Don't Discharge Your Gun at the Ground
from Riverheart
[email protected]
If you discharge your gun at the ground, the bullet can ricochet and have an effect that may not be intended.
Bremerton Sun printed the following article in its Code 911 section on January
22, 2001:
"Dogs die of gunshots in separate incidents
"Two dogs were killed after men shot at them in unrelated incidents in South and Central Kitsap this weekend. A third may also have been shot.
"A brown dog and a Rottweiler were caught at the chicken coop of a Nebraska Avenue man near Manchester on Friday morning, the man told police, with the brown dog in the act of killing his chickens. He killed that dog with several shots and shot at the Rottweiler when it growled at him. It flinched and ran.
"A sheriff's deputy said he found the body of the dead dog among those of about 10 chickens that had been torn apart. The fate of the Rottweiler was uncertain.
"On Latigo Lane north of Silverdale, a man took a handgun along when he called on his neighbors Saturday afternoon.
"His 11-year-old son had been menaced by the other family's dogs when he went over earlier to complain about the dogs' defecating in their yard, the man told a sheriff's deputy. No one had been home at the neighbors', nor had anyone come home when the father went over.
"Two dogs menaced him at the neighbors' house, too, he said, and one bit his boot. He fired the gun at the ground and the dogs ran, he said.
"He called 911 and the deputy responded. The officer went next door and found one of the dogs dead, though without an apparent bullet wound. Its electronic bark collar had been smashed, and pieces of the collar were lying near the empty shell casing from the gun.
"The deputy took the man's handgun while the case is being investigated.

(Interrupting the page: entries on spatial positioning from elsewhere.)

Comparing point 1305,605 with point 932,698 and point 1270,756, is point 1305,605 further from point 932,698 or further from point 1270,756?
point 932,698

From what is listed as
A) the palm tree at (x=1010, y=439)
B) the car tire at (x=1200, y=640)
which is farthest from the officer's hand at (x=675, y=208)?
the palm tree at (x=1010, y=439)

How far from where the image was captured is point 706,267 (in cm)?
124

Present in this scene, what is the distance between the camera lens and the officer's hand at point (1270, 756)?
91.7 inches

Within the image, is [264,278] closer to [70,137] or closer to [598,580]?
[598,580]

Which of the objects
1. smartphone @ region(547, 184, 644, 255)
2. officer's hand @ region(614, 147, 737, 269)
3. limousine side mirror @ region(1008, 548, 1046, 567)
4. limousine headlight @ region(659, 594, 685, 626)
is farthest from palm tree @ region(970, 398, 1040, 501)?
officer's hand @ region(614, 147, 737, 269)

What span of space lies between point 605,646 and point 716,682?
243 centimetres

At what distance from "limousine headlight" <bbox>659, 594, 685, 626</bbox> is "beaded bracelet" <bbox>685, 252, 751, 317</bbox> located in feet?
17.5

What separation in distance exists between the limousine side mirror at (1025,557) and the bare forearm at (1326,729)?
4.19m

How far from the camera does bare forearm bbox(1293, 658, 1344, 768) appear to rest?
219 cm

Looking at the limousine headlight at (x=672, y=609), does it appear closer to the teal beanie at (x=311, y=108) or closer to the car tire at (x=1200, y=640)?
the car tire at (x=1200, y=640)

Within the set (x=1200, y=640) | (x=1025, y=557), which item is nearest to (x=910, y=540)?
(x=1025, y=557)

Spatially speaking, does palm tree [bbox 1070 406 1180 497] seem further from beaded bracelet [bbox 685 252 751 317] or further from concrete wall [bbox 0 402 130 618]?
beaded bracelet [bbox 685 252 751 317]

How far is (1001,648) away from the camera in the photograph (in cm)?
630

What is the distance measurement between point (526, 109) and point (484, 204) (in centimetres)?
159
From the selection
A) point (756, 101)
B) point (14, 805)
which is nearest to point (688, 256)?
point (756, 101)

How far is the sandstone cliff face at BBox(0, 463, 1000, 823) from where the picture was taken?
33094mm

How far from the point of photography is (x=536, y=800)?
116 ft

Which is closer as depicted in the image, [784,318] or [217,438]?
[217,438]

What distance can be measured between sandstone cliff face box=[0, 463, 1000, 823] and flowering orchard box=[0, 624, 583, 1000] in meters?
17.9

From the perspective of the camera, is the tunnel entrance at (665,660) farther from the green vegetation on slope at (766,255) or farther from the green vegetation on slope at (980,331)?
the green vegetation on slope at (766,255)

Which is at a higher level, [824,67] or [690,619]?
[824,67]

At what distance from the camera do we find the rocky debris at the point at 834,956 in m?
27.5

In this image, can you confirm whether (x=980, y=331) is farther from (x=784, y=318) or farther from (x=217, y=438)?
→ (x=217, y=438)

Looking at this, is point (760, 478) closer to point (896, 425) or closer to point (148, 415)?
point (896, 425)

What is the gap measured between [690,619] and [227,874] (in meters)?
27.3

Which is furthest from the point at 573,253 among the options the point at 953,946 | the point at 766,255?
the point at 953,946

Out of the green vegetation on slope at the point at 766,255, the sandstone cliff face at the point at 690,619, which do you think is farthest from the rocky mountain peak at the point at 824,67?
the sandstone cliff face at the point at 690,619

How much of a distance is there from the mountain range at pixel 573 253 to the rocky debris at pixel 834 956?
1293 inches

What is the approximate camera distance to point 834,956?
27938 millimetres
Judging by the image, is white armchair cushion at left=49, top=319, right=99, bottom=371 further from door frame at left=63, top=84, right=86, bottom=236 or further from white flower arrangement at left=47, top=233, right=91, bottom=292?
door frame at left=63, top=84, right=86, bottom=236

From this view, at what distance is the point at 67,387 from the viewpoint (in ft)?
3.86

"Neither man was arrested."
--Travis Baker
My favorite dog breeder and good friend Debbie Ulsh admonishes the young people she takes out hunting to never point a shotgun at the ground when there are dogs around; it simply isn't safe. It's far better to point it into the air, first making sure that there is nobody behind you. Given that she breeds, shows, trains, owns, and hunts with Flat-Coated Retrievers (a wonderful breed, by the way), there will always be dogs around when she is hunting.
The dog in the last segment of the story I cited had its bark collar smashed. I'm going to take a risk and assume that it was the smashed bark collar which killed the dog. Electronic collars are very sturdy devices, meant to stand up to scratching, banging, and the other tricks dogs try to remove the collars from their necks; it would take a fairly significant impact to smash one to bits. My guess is that the bullet ricocheted, impacting the bark collar and smashing it into sharp pieces, one of which killed the dog.
I enjoy hunting and shooting, and I dearly love my dogs. Please remember this dead dog when you're carrying a loaded or possibly-loaded gun of any kind around a dog, or around a small child, and don't discharge it at the ground.
KeepAndBearArms.com Note: Riverheart's
sentiment is right on the money. One thing: we recommend not shooting in the air
if there is even a remote possibility someone could be where that bullet might
land. If you're going to waste lead with a shot that has no intended target
(hey, sometimes it's fun to blast one off, just because), we'd rather you point
it outward a ways, far enough away where you don't endanger yourself, other
people, or your doggy, but still at the ground, not in the air -- if anyone can possibly
be standing where the bullet might fall.